>>>>>
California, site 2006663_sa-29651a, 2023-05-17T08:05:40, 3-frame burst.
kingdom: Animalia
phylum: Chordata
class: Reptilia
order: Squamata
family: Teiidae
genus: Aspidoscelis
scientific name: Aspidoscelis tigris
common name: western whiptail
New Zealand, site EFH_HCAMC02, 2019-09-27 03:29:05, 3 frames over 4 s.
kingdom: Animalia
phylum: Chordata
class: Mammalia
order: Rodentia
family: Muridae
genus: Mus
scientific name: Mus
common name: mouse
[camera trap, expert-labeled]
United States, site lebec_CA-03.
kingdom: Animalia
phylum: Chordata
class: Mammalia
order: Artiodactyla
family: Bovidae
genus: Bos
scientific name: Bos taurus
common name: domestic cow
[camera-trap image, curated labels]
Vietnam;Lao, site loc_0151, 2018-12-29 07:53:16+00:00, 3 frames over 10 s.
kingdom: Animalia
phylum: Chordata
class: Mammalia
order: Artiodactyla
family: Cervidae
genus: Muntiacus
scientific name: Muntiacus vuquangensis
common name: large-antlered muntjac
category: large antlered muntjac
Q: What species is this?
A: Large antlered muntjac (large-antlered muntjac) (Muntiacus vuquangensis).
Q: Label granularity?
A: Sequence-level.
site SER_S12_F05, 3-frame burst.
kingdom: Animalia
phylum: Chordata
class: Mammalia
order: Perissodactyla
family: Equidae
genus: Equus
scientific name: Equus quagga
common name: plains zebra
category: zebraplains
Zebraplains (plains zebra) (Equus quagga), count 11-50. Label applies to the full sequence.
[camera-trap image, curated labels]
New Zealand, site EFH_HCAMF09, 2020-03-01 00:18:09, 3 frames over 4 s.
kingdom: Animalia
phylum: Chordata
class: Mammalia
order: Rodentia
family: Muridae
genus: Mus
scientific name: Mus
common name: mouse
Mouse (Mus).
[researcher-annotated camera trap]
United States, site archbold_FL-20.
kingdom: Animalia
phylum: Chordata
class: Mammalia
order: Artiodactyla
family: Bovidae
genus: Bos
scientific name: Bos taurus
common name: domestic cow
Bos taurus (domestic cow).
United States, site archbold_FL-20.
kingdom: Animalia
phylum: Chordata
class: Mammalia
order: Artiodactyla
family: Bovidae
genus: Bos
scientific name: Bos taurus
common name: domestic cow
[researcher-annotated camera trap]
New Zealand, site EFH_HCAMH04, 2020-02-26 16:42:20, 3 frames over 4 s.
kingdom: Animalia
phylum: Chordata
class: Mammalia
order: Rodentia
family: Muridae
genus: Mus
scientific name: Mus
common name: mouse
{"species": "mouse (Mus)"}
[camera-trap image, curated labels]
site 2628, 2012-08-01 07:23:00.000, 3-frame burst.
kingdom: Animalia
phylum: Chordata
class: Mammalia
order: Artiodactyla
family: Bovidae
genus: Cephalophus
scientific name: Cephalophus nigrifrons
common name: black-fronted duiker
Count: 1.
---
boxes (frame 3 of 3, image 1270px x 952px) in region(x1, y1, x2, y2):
<<<<<
**TASK STATEMENT**: The records above need copying. Do it exactly.

**EXERCISE RESPONSE**:
California, site 2006663_sa-29651a, 2023-05-17T08:05:40, 3-frame burst.
kingdom: Animalia
phylum: Chordata
class: Reptilia
order: Squamata
family: Teiidae
genus: Aspidoscelis
scientific name: Aspidoscelis tigris
common name: western whiptail
New Zealand, site EFH_HCAMC02, 2019-09-27 03:29:05, 3 frames over 4 s.
kingdom: Animalia
phylum: Chordata
class: Mammalia
order: Rodentia
family: Muridae
genus: Mus
scientific name: Mus
common name: mouse
[camera trap, expert-labeled]
United States, site lebec_CA-03.
kingdom: Animalia
phylum: Chordata
class: Mammalia
order: Artiodactyla
family: Bovidae
genus: Bos
scientific name: Bos taurus
common name: domestic cow
[camera-trap image, curated labels]
Vietnam;Lao, site loc_0151, 2018-12-29 07:53:16+00:00, 3 frames over 10 s.
kingdom: Animalia
phylum: Chordata
class: Mammalia
order: Artiodactyla
family: Cervidae
genus: Muntiacus
scientific name: Muntiacus vuquangensis
common name: large-antlered muntjac
category: large antlered muntjac
Q: What species is this?
A: Large antlered muntjac (large-antlered muntjac) (Muntiacus vuquangensis).
Q: Label granularity?
A: Sequence-level.
site SER_S12_F05, 3-frame burst.
kingdom: Animalia
phylum: Chordata
class: Mammalia
order: Perissodactyla
family: Equidae
genus: Equus
scientific name: Equus quagga
common name: plains zebra
category: zebraplains
Zebraplains (plains zebra) (Equus quagga), count 11-50. Label applies to the full sequence.
[camera-trap image, curated labels]
New Zealand, site EFH_HCAMF09, 2020-03-01 00:18:09, 3 frames over 4 s.
kingdom: Animalia
phylum: Chordata
class: Mammalia
order: Rodentia
family: Muridae
genus: Mus
scientific name: Mus
common name: mouse
Mouse (Mus).
[researcher-annotated camera trap]
United States, site archbold_FL-20.
kingdom: Animalia
phylum: Chordata
class: Mammalia
order: Artiodactyla
family: Bovidae
genus: Bos
scientific name: Bos taurus
common name: domestic cow
Bos taurus (domestic cow).
United States, site archbold_FL-20.
kingdom: Animalia
phylum: Chordata
class: Mammalia
order: Artiodactyla
family: Bovidae
genus: Bos
scientific name: Bos taurus
common name: domestic cow
[researcher-annotated camera trap]
New Zealand, site EFH_HCAMH04, 2020-02-26 16:42:20, 3 frames over 4 s.
kingdom: Animalia
phylum: Chordata
class: Mammalia
order: Rodentia
family: Muridae
genus: Mus
scientific name: Mus
common name: mouse
{"species": "mouse (Mus)"}
[camera-trap image, curated labels]
site 2628, 2012-08-01 07:23:00.000, 3-frame burst.
kingdom: Animalia
phylum: Chordata
class: Mammalia
order: Artiodactyla
family: Bovidae
genus: Cephalophus
scientific name: Cephalophus nigrifrons
common name: black-fronted duiker
Count: 1.
---
boxes (frame 3 of 3, image 1270px x 952px) in region(x1, y1, x2, y2):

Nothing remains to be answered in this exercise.